Odd one.
With the column connector disconnected, you should not have a problem with the horn contact going to ground.
With the brake light switch disconnected (you did pull that 2-wire plug, right? You should not get any feed to that circuit.
However, there is always the possibility of the plastic/phenolic-resin connector housing thingies being so old and carbon traced, or a crack has formed between two contacts, that a little bleed-over is being allowed.
Less likely in the type of plastic they use in the column connector, but hey, what the heck. Pull the horn wire out of the connector to see if it's shorted to one of the other wires somehow.
Yeah, I know, those are such long-shots as to be too crazy to even contemplate.

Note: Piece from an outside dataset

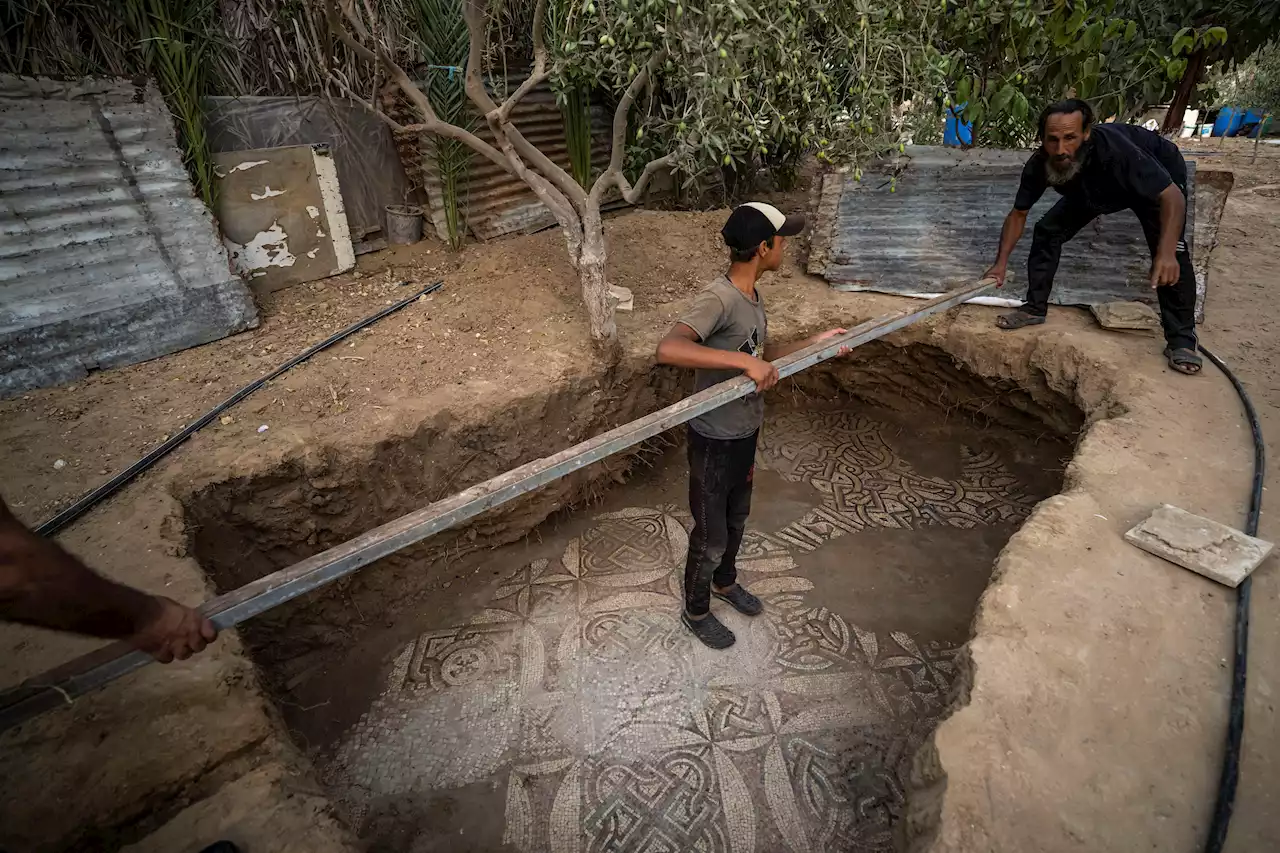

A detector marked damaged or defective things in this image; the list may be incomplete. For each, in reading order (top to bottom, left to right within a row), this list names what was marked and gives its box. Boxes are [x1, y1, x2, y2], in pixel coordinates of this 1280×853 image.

rusty metal panel [0, 74, 259, 394]
rusty metal panel [808, 144, 1228, 320]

But so is any kind of a short to air, which is virtually what you're finding at this point.
Which is why you might want to give it a try.
For precedence, I've experienced two occasions when the plastic of an electrical component became a conductor. One was the fiber body of a points set on a motorcycle. I forget what the second one was, but remember it baffling me for a time.
Try a known-good headlight switch too, if you can beg, borrow or steal one.
Maybe it's still in there somewhere. Maybe not, but it'd be nice to know for sure.
And while you're at all this, run a fresh ground wire from the dash to the body too.
You never know where those pesky electrons are going to try to run when things become sort of un-grounded.
Good luck. Good detective work btw. Lots of work, but you're sure narrowing it down.